### STATED TASK
Exclude images, then output the remaining data verbatim.

Spatial reasoning dataset excerpts:
::::

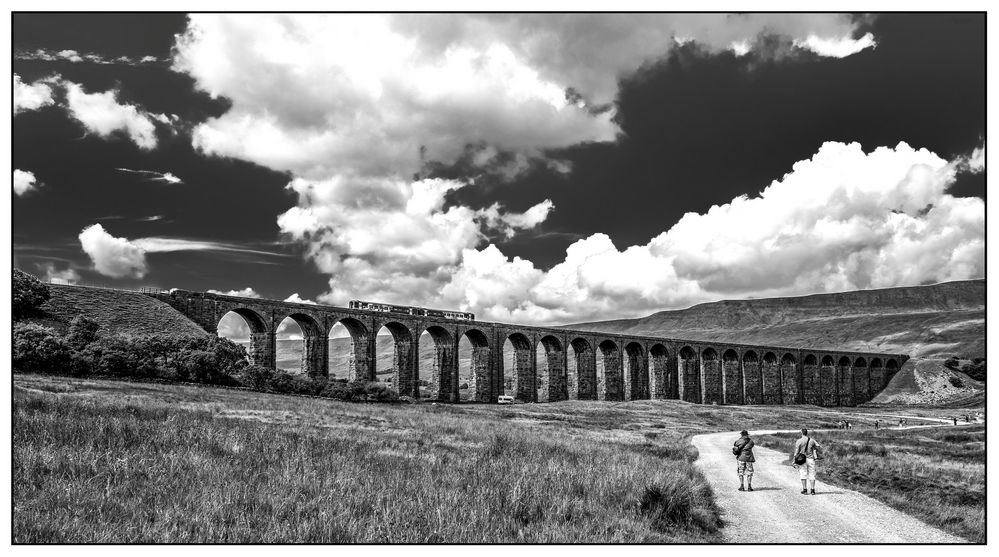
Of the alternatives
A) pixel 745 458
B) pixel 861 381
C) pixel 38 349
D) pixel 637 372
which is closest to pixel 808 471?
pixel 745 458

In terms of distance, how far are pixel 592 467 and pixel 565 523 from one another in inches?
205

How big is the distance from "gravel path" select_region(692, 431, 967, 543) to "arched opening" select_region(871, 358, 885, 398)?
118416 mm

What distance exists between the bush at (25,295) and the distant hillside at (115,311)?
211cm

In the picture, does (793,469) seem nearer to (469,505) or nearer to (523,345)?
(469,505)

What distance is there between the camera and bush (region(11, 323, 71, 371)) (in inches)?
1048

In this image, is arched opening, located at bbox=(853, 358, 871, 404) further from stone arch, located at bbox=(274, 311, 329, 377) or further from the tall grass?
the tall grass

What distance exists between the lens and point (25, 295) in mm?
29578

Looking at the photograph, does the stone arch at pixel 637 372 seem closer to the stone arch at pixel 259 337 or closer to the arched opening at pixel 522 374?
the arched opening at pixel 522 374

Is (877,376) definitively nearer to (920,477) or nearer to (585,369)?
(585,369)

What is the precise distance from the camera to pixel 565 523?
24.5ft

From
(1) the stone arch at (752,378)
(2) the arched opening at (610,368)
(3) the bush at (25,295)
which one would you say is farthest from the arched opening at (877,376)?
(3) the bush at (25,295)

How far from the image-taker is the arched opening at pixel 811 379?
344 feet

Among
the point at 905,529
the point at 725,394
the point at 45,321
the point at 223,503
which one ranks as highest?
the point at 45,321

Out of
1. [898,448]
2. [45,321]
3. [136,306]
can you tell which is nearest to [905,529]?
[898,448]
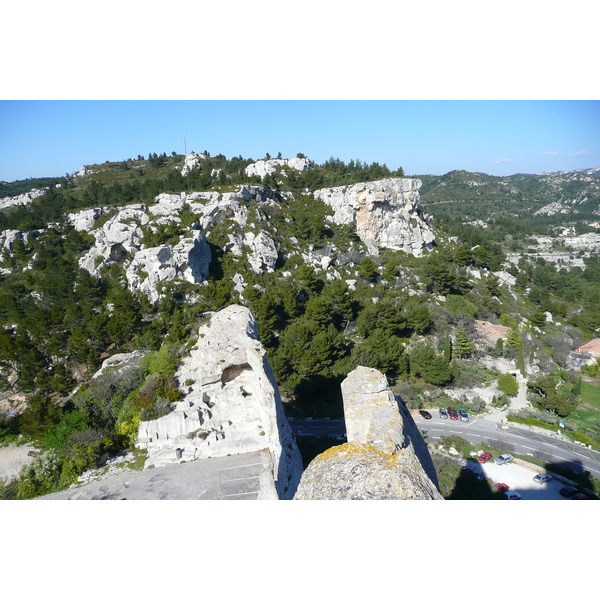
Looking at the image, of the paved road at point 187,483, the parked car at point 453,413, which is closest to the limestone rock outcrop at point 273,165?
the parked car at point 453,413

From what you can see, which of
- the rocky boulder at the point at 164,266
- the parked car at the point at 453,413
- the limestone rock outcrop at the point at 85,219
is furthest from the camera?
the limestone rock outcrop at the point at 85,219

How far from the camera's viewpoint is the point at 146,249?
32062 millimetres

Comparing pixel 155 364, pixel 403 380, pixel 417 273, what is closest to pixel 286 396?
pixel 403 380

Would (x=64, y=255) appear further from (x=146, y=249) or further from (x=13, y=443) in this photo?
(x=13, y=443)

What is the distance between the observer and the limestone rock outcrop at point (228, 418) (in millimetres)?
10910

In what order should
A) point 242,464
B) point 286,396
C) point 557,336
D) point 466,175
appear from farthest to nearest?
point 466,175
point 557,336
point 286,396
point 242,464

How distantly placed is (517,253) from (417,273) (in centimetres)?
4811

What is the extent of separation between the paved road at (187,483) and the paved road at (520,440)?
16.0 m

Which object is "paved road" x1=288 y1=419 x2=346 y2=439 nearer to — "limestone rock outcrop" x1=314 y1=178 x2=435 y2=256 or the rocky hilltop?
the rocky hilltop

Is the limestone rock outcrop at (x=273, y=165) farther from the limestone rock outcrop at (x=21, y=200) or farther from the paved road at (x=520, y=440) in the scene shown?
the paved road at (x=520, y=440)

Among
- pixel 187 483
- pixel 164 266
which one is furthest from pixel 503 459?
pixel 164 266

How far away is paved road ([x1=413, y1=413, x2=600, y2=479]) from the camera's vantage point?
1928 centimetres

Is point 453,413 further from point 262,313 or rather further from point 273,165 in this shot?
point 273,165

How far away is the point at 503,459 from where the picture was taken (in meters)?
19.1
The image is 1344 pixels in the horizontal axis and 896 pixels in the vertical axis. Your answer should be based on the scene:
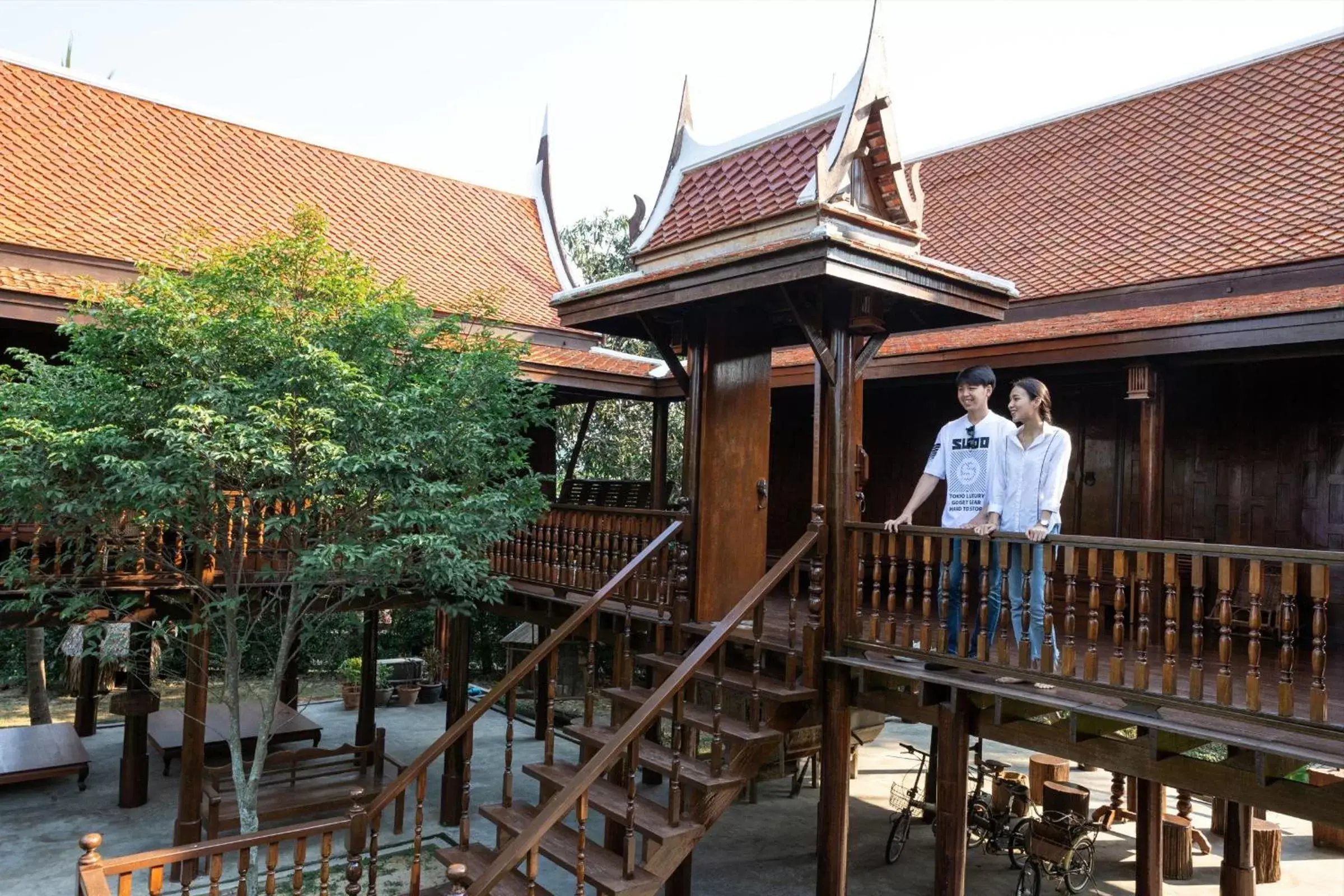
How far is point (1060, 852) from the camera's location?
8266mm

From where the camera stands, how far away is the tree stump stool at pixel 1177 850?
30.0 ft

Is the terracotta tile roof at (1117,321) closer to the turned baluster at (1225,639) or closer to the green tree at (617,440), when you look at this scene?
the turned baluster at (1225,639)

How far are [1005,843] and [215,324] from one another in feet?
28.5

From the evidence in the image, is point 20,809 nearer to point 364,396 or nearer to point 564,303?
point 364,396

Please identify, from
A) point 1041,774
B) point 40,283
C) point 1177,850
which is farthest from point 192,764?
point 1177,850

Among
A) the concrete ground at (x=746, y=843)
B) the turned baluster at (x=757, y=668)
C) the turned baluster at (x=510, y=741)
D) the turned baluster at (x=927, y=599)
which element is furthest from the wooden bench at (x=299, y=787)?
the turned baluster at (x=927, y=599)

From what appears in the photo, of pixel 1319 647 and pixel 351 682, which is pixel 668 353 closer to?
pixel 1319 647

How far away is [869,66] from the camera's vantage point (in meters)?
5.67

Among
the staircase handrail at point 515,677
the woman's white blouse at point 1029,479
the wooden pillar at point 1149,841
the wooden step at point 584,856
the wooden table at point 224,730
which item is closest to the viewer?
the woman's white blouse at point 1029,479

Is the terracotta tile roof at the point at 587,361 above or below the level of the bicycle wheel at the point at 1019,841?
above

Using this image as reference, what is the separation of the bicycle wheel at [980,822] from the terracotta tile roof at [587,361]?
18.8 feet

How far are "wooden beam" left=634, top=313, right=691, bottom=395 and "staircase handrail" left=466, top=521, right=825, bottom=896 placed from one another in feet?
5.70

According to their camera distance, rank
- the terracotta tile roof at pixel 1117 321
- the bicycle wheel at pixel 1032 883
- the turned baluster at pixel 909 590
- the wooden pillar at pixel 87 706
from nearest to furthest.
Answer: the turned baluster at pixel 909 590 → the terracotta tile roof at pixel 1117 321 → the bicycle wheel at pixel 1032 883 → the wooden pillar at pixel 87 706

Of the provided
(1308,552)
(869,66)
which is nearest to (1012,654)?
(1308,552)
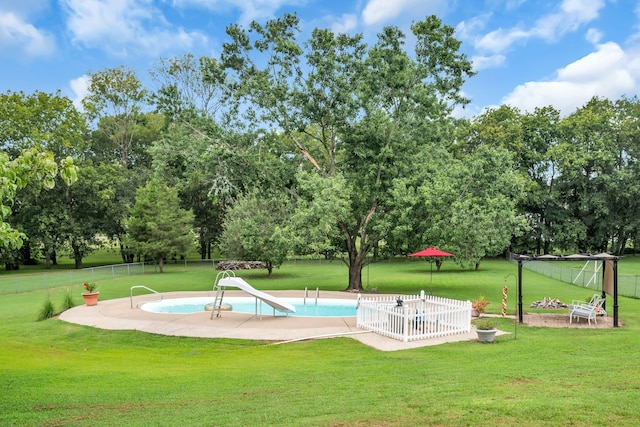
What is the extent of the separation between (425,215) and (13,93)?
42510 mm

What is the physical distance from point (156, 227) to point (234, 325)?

::::

### FULL OUTPUT
Of the alternatives
A) pixel 745 458
B) pixel 861 381
C) pixel 38 349
D) pixel 637 372
which is closest to pixel 808 471?
pixel 745 458

In terms of distance, how far are pixel 592 467 and pixel 565 523 from one another in inches?
205

How big is the distance from "gravel path" select_region(692, 431, 967, 543) to "arched opening" select_region(871, 358, 885, 398)?
118416 mm

What distance exists between the bush at (25,295) and the distant hillside at (115,311)?
211cm

In the picture, does (793,469) seem nearer to (469,505) or nearer to (523,345)?
(469,505)

What distance is there between the camera and bush (region(11, 323, 71, 371)) (in inches)?
1048

In this image, is arched opening, located at bbox=(853, 358, 871, 404) further from stone arch, located at bbox=(274, 311, 329, 377) or further from the tall grass?
the tall grass

What distance exists between the lens and point (25, 295) in mm?
29578

Looking at the photograph, does the stone arch at pixel 637 372 seem closer to the stone arch at pixel 259 337 or closer to the arched opening at pixel 522 374?
the arched opening at pixel 522 374

Is (877,376) definitively nearer to (920,477) or nearer to (585,369)?
(585,369)

What is the precise distance from the camera to pixel 565 523?
24.5ft

From
(1) the stone arch at (752,378)
(2) the arched opening at (610,368)
(3) the bush at (25,295)
which one would you say is farthest from the arched opening at (877,376)?
(3) the bush at (25,295)

How far from the image-taker is the arched opening at pixel 811 379?
344 feet

Among
the point at 905,529
the point at 725,394
the point at 45,321
the point at 223,503
which one ranks as highest?
the point at 45,321

Out of
1. [898,448]
2. [45,321]
3. [136,306]
can you tell which is nearest to [905,529]?
[898,448]
Looking at the image, of the paved road at point 187,483, the parked car at point 453,413, which is closest to the limestone rock outcrop at point 273,165?
the parked car at point 453,413

From what you can see, which of
- the rocky boulder at the point at 164,266
- the parked car at the point at 453,413
- the limestone rock outcrop at the point at 85,219
is furthest from the camera?
the limestone rock outcrop at the point at 85,219

How far from the camera's viewpoint is the point at 146,249?
32062 millimetres

Comparing pixel 155 364, pixel 403 380, pixel 417 273, what is closest to pixel 286 396?
pixel 403 380

Would (x=64, y=255) appear further from (x=146, y=249) or further from (x=13, y=443) in this photo?
(x=13, y=443)

What is the distance between the observer and the limestone rock outcrop at point (228, 418) (in millimetres)?
10910

In what order should
A) point 242,464
B) point 286,396
C) point 557,336
D) point 466,175
appear from farthest to nearest?
point 466,175
point 557,336
point 286,396
point 242,464

How distantly placed is (517,253) from (417,273) (in centimetres)?
4811

What is the extent of separation between the paved road at (187,483) and the paved road at (520,440)?
16.0 m

Which object is "paved road" x1=288 y1=419 x2=346 y2=439 nearer to — "limestone rock outcrop" x1=314 y1=178 x2=435 y2=256 or the rocky hilltop?
the rocky hilltop

Is the limestone rock outcrop at (x=273, y=165) farther from the limestone rock outcrop at (x=21, y=200) or farther from the paved road at (x=520, y=440) in the scene shown?
the paved road at (x=520, y=440)

Among
- pixel 187 483
- pixel 164 266
which one is furthest from pixel 503 459?
pixel 164 266

How far away is paved road ([x1=413, y1=413, x2=600, y2=479]) from the camera's vantage point?
1928 centimetres

Is point 453,413 further from point 262,313 or rather further from point 273,165 in this shot?
point 273,165

How far away is the point at 503,459 from where the picture was taken (in meters)?
19.1
The image is 1344 pixels in the horizontal axis and 896 pixels in the vertical axis. Your answer should be based on the scene:
How far is point (1060, 852) from the camera's location?
8266mm

From where the camera stands, how far away is the tree stump stool at pixel 1177 850?
30.0 ft

Is the terracotta tile roof at (1117,321) closer to the turned baluster at (1225,639) or closer to the green tree at (617,440), when you look at this scene?
the turned baluster at (1225,639)

How far are [1005,843] and [215,324] from one another in feet?
28.5

From the evidence in the image, is point 20,809 nearer to point 364,396 or nearer to point 564,303?
point 364,396

Please identify, from
A) point 1041,774
B) point 40,283
C) point 1177,850
which is farthest from point 192,764?
point 1177,850

Among
A) the concrete ground at (x=746, y=843)
B) the turned baluster at (x=757, y=668)
C) the turned baluster at (x=510, y=741)
D) the turned baluster at (x=927, y=599)
which element is furthest from the wooden bench at (x=299, y=787)?
the turned baluster at (x=927, y=599)

From what appears in the photo, of pixel 1319 647 and pixel 351 682, which is pixel 668 353 closer to?
pixel 1319 647

How far away is [869,66] from the camera's vantage point (in meters)?
5.67

Among
the staircase handrail at point 515,677
the woman's white blouse at point 1029,479
the wooden pillar at point 1149,841
the wooden step at point 584,856
the wooden table at point 224,730
which item is closest to the viewer?
the woman's white blouse at point 1029,479

Is the terracotta tile roof at the point at 587,361 above or below the level of the bicycle wheel at the point at 1019,841?
above

Using this image as reference, what is the separation of the bicycle wheel at [980,822] from the terracotta tile roof at [587,361]?
18.8 feet

How far are "wooden beam" left=634, top=313, right=691, bottom=395 and "staircase handrail" left=466, top=521, right=825, bottom=896 placed from one another in feet?
5.70

According to their camera distance, rank
- the terracotta tile roof at pixel 1117 321
- the bicycle wheel at pixel 1032 883
- the turned baluster at pixel 909 590
- the wooden pillar at pixel 87 706
from nearest to furthest.
Answer: the turned baluster at pixel 909 590 → the terracotta tile roof at pixel 1117 321 → the bicycle wheel at pixel 1032 883 → the wooden pillar at pixel 87 706

Of the provided
(1308,552)
(869,66)
which is nearest to (1012,654)?
(1308,552)
What is the extent of the separation between (425,215) and (13,93)?
42510 mm

What is the physical distance from point (156, 227) to point (234, 325)?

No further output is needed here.